#### [CONSIGNES]
A) Dans l'article sur les réactions des éditorialistes, recopiez mot pour mot tout le passage qui va de « Dans la presse » jusqu'à « Macron est KO. ».
B) D'après l'article sur les réactions des éditorialistes, quel titre porte l'éditorial de Libération ?
C) Selon Anna Cabana dans l'article sur les réactions des éditorialistes, qu'est-ce qui change dans la tonalité de ce discours par rapport aux précédents ?
----- TEXTE SOURCE
À peine terminée l’intervention d’Emmanuel Macron, le flot des commentaires a repris son cours sur les chaînes d’information. Comme à leur habitude, les éditorialistes de BFM-TV ont rivalisé de déférence à l’égard de l’intervention présidentielle. Des propos aussitôt épinglés sur les réseaux sociaux [1]. Ainsi Ruth Elkrief, applaudit-elle « une allocution très carrée, très précise ». L’extase semble totale :
Un ton empathique, un ton humble, un ton qui se veut très proche de tous les Français y compris ceux qui traversent les plus grandes difficultés sociales et économiques, et une forme d’humilité encore une fois. Il y a une manière d’être beaucoup plus proche des Français. Et il y a un horizon.
L’inoxydable Alain Duhamel (toujours chroniqueur à Libération) est lui aussi enthousiaste :
Pour dire les choses carrément, je pense que c’est son meilleur discours depuis le début, c’est en tout cas de loin le plus humain […] Il y avait un ton, il y avait des réponses, et il y avait un calendrier.
Puis c’est au tour d’Anna Cabana (éditorialiste au Journal du dimanche) de se livrer au panégyrique :
Dans la tonalité, précisément, l’espoir renaît. Dans ses précédentes allocutions, il était très tragédien. Pour la première fois ce soir, c’est ça qui dans la musique même de son discours change du tout au tout, il nous parle de jours heureux à venir. C’est du lyrisme souriant.
Dans un genre moins lyrique, Bruno Jeudy, éditorialiste politique de la chaîne et rédacteur en chef à Paris Match), se joint aux louanges : « On a gagné en concret, en lisibilité, en style un peu plus direct […] à mon sens c’était sans doute sa meilleure prestation ».
Apolline de Malherbe a également son mot à dire :
C’était un ton extrêmement humble, d’abord assez naturel : il était assez franc, il était assez vrai et il s’adressait effectivement au quotidien de tous les Français […] On a un peu le sentiment du Paul Valéry qui dit que les civilisations sont mortelles, nous sommes vulnérables.
Même musique le lendemain matin, dans la chronique de Christophe Barbier. L’éditorialiste (qui officie également à L’Express) manie sans complexe la brosse à reluire : « Il a été précis, c’est un chef, il a écouté pendant une semaine, il a tranché […] On a eu aussi un président dans l’empathie ; on a eu un président chef. »
Dans la presse également
La presse écrite n’est pas en reste : les éditocrates y ont réservé un accueil au moins aussi féroce à l’intervention d’Emmanuel Macron.
Ainsi l’éditorial de Libération, intitulé sobrement « Espérance », débute sur une note de poésie : « Pas de printemps pour les Français. Mais un rayon d’espoir, néanmoins ». Pour Laurent Joffrin l’intervention présidentielle était « à la fois humble et précise » avec à la clé un « calendrier rationnel ». « Le gouvernement est doté d’un plan cohérent ». Emmanuel Macron est KO.
----------
----- DONNÉES FOURNIES
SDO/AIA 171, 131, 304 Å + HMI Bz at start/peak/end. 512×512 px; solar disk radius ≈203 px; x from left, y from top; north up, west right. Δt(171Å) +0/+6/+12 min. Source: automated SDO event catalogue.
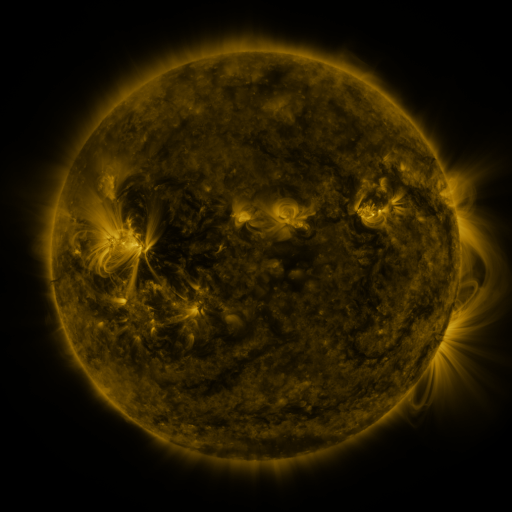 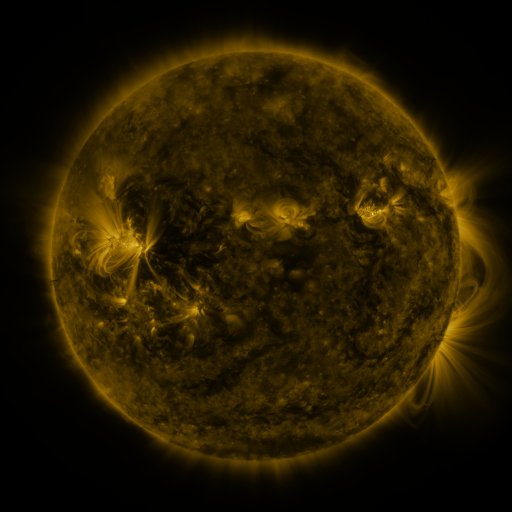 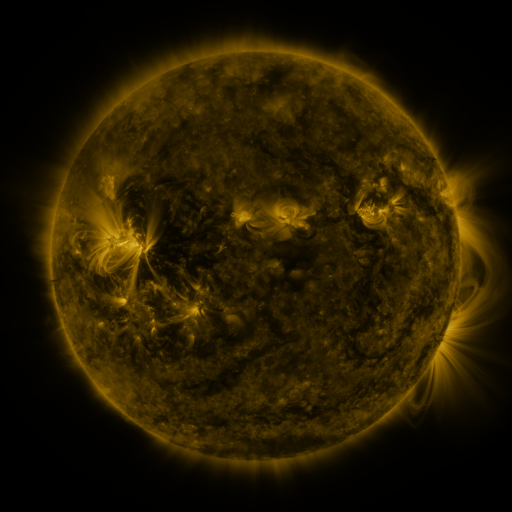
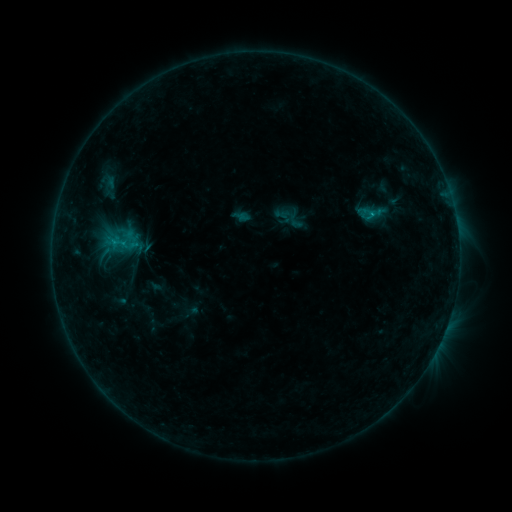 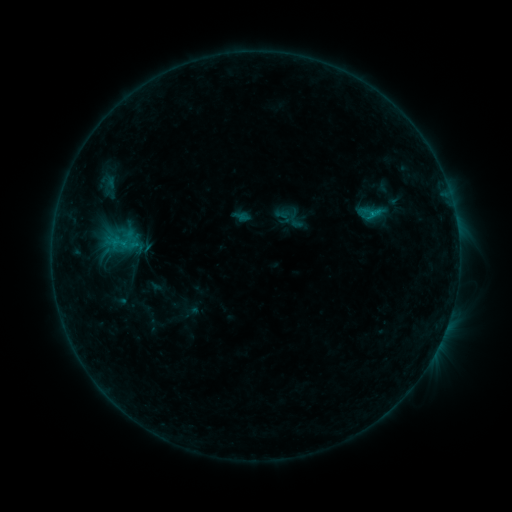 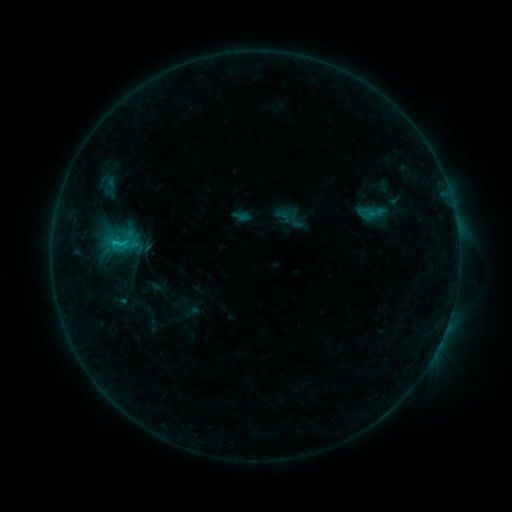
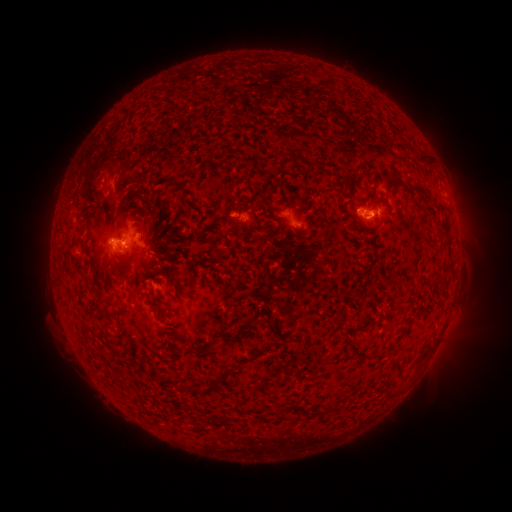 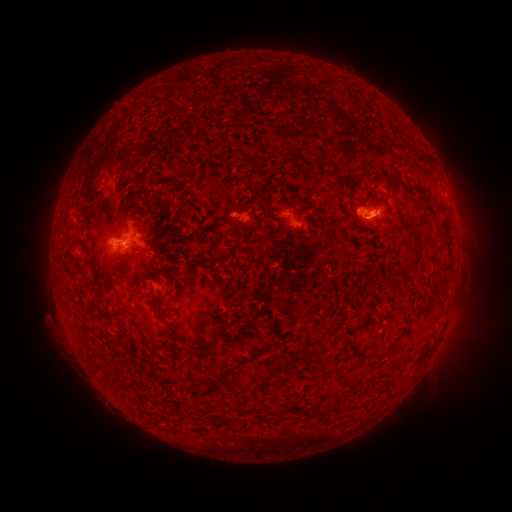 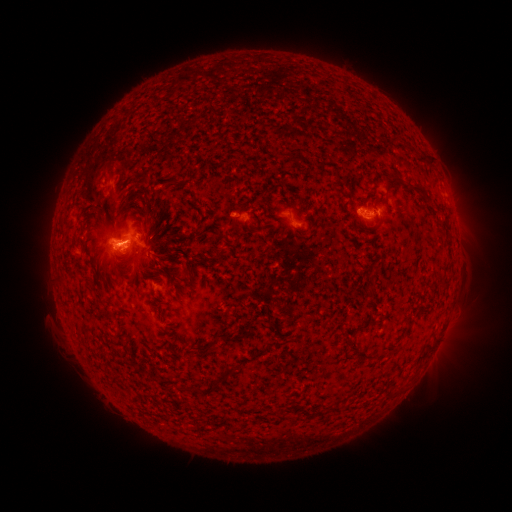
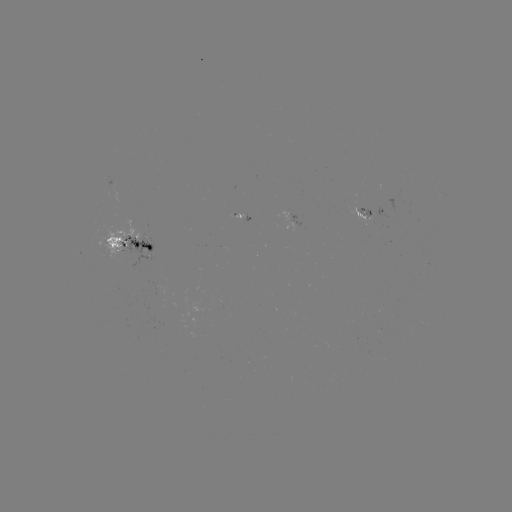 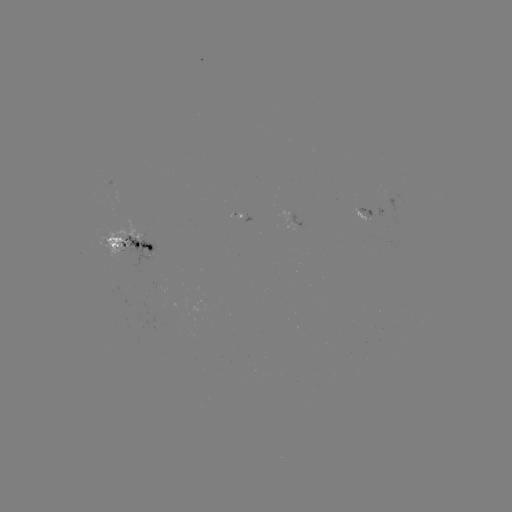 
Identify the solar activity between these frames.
C1.1 flare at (125, 246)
----------
#### [RÉPONSES]
A)
Dans la presse également
La presse écrite n’est pas en reste : les éditocrates y ont réservé un accueil au moins aussi féroce à l’intervention d’Emmanuel Macron.
Ainsi l’éditorial de Libération, intitulé sobrement « Espérance », débute sur une note de poésie : « Pas de printemps pour les Français. Mais un rayon d’espoir, néanmoins ». Pour Laurent Joffrin l’intervention présidentielle était « à la fois humble et précise » avec à la clé un « calendrier rationnel ». « Le gouvernement est doté d’un plan cohérent ». Emmanuel Macron est KO.

B) Il s'intitule « Espérance ».

C) Dans ses précédentes allocutions, le président était très tragédien. Pour la première fois, il parle de jours heureux à venir, ce qu'elle qualifie de lyrisme souriant.